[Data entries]

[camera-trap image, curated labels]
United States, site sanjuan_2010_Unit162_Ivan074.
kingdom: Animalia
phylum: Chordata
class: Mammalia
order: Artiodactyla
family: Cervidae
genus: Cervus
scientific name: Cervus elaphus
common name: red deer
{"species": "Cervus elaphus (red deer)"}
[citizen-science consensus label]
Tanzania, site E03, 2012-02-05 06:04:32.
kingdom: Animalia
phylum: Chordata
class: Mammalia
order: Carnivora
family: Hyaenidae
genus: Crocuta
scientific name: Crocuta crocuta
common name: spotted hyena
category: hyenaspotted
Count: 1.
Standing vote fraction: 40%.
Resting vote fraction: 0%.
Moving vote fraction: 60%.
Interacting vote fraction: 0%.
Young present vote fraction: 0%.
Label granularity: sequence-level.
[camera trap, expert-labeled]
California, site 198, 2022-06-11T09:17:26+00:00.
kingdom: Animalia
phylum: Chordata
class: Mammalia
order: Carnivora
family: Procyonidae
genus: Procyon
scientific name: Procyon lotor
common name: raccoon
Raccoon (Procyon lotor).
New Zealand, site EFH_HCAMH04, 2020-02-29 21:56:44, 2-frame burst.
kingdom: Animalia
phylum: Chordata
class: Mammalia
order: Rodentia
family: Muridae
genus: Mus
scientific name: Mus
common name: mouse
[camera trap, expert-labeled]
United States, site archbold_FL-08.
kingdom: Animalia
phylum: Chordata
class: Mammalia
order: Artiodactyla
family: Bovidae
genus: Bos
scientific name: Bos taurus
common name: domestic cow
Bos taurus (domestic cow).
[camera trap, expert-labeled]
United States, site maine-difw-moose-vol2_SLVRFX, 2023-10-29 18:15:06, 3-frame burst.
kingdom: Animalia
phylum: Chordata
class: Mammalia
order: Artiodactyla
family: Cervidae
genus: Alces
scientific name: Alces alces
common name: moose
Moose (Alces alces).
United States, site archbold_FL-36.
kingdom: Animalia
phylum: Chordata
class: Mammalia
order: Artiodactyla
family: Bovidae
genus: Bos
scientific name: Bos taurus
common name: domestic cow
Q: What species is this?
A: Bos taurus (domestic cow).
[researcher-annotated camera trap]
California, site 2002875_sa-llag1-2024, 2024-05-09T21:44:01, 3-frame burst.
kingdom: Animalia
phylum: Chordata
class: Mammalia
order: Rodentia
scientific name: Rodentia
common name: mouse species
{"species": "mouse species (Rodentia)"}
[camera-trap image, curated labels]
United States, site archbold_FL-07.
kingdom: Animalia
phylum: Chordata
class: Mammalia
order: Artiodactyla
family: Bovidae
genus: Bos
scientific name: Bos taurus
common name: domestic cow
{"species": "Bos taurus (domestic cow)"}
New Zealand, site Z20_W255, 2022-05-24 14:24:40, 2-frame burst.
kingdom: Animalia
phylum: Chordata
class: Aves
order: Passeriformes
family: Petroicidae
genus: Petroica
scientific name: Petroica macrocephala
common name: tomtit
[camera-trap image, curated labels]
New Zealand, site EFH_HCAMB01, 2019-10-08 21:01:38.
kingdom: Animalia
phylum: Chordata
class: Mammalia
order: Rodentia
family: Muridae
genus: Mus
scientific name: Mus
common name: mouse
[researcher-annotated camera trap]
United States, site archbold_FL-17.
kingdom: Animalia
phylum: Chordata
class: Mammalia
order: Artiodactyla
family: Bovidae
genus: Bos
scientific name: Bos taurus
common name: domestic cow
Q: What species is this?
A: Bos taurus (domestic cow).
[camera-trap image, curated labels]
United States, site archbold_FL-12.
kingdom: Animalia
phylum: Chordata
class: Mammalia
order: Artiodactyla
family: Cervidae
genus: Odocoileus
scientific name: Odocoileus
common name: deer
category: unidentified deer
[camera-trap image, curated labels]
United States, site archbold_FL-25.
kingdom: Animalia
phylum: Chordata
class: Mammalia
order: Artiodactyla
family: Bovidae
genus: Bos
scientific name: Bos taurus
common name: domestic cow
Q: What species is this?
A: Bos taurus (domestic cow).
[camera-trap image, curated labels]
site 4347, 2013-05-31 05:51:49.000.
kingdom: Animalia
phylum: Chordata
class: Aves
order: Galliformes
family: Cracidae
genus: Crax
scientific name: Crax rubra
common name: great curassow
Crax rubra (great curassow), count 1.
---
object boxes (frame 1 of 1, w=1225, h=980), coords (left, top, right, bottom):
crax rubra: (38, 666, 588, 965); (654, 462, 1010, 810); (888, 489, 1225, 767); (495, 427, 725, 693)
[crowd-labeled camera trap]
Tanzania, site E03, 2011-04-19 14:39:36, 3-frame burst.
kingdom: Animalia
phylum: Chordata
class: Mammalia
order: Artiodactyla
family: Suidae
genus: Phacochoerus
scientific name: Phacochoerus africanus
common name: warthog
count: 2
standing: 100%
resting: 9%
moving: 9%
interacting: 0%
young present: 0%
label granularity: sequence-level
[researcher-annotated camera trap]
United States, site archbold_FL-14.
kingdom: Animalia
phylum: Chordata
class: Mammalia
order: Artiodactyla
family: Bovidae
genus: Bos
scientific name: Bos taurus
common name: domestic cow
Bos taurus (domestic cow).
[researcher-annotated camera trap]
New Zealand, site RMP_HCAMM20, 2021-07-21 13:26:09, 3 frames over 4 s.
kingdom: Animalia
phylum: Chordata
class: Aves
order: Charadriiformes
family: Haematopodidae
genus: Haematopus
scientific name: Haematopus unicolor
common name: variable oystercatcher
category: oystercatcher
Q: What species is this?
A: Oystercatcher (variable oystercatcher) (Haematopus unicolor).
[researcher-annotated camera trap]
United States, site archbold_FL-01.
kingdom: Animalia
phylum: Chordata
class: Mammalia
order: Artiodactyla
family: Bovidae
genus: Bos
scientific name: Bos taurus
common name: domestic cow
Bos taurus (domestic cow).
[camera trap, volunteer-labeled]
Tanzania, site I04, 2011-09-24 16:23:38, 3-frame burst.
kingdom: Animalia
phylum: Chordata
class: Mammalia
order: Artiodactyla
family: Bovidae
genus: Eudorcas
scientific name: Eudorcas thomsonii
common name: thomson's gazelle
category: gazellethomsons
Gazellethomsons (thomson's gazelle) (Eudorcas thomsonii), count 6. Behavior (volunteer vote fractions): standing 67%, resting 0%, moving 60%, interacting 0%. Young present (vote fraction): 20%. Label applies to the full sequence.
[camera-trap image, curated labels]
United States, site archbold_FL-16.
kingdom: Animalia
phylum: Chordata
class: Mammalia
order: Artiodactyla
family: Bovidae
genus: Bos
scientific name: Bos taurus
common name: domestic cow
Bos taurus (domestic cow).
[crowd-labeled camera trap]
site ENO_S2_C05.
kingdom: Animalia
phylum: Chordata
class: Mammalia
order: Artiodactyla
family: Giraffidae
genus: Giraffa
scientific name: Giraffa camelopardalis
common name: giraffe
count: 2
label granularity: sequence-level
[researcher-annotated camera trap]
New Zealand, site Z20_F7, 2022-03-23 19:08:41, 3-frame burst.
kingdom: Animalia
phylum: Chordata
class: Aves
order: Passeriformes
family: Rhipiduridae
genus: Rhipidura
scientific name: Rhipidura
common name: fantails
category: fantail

Work instructions:
Find each line in the data above with the word "deer", then copy it.

Answer area:
common name: red deer
{"species": "Cervus elaphus (red deer)"}
common name: deer
category: unidentified deer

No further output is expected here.